Election day is fast approaching. By this time next week Barack Obama will have been elected to a second term or Mitt Romney will have been elected the 45th President of the United States. Presidential elections are a quadrennial ritual in this country and at times they can seem tiresome, trite, or even downright toxic; some would say that this election has been even more so. But at this time, just a few short days before Americans exercise that most fundamental right, that of choosing who will lead the nation for the next four years, it’s important to think about and remember what these elections mean.

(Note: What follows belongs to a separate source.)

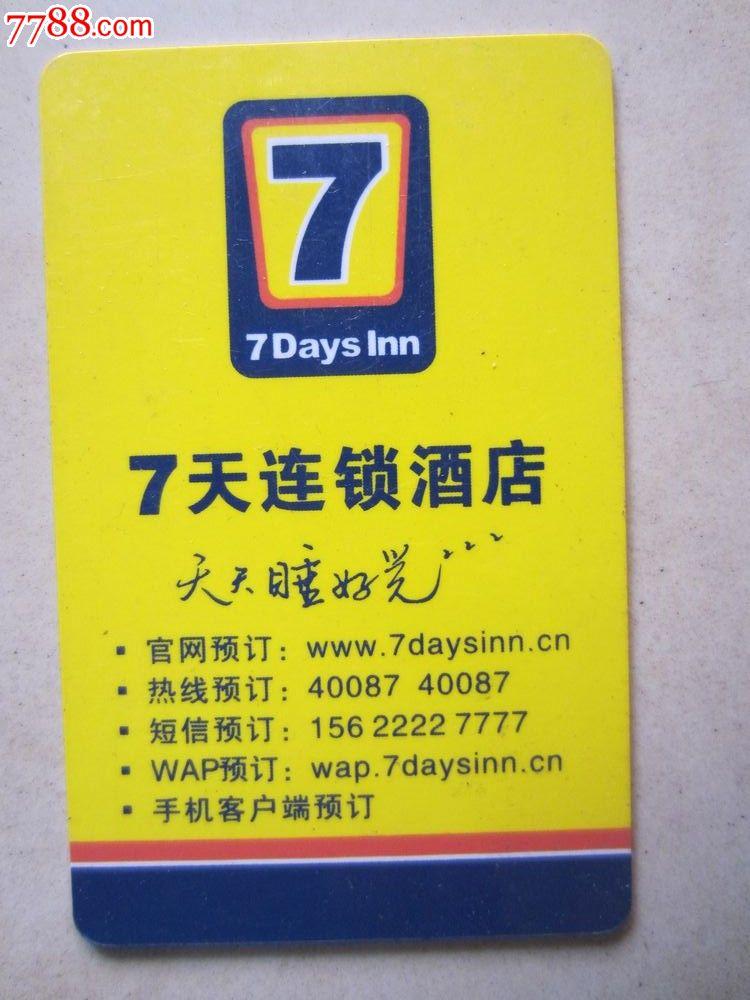 七天连锁酒店房卡-7天连锁酒店 门锁卡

Presidential elections are as much about the past as they are about the future. To win reelection a president must first prove that their time in office has fulfilled the promises he (or she) made four years before. But elections are also about the future; not just about making a new set of promises for the next term but laying out a plan for the future of the nation, something that President George W. Bush referred to as “the vision thing.” The Republican campaign to unseat the President has sought to be a referendum on the last four years. Their candidate, Governor Mitt Romney, has proclaimed time and time again that the President’s policies have been a failure, that he has not fulfilled the promises he made to the American people when then-candidate Barack Obama asked them to stand with him and say “Yes we can”. Romney points to the stubbornly high unemployment rate, which only this month dipped below 8 percent, really for the first time since the President took office, as evidence that President Obama has failed to lead America out of the depths of the recession. Romney points to the high price of gasoline and the high-profile failure of green energy companies like Solyndra as evidence that Obama’s energy policy is wrong for America. Romney even uses the attack on the U.S. consulate in Benghazi, Libya to suggest that Obama’s foreign policy is, in the words of his running mate “unraveling before our eyes.” These are just a few examples of Governor Romney’s broad and scathing assessment of Obama’s tenure as the leader of the free world. As was mentioned earlier, however, campaigns aren’t only about the past. Just as important is the future — “the vision thing”.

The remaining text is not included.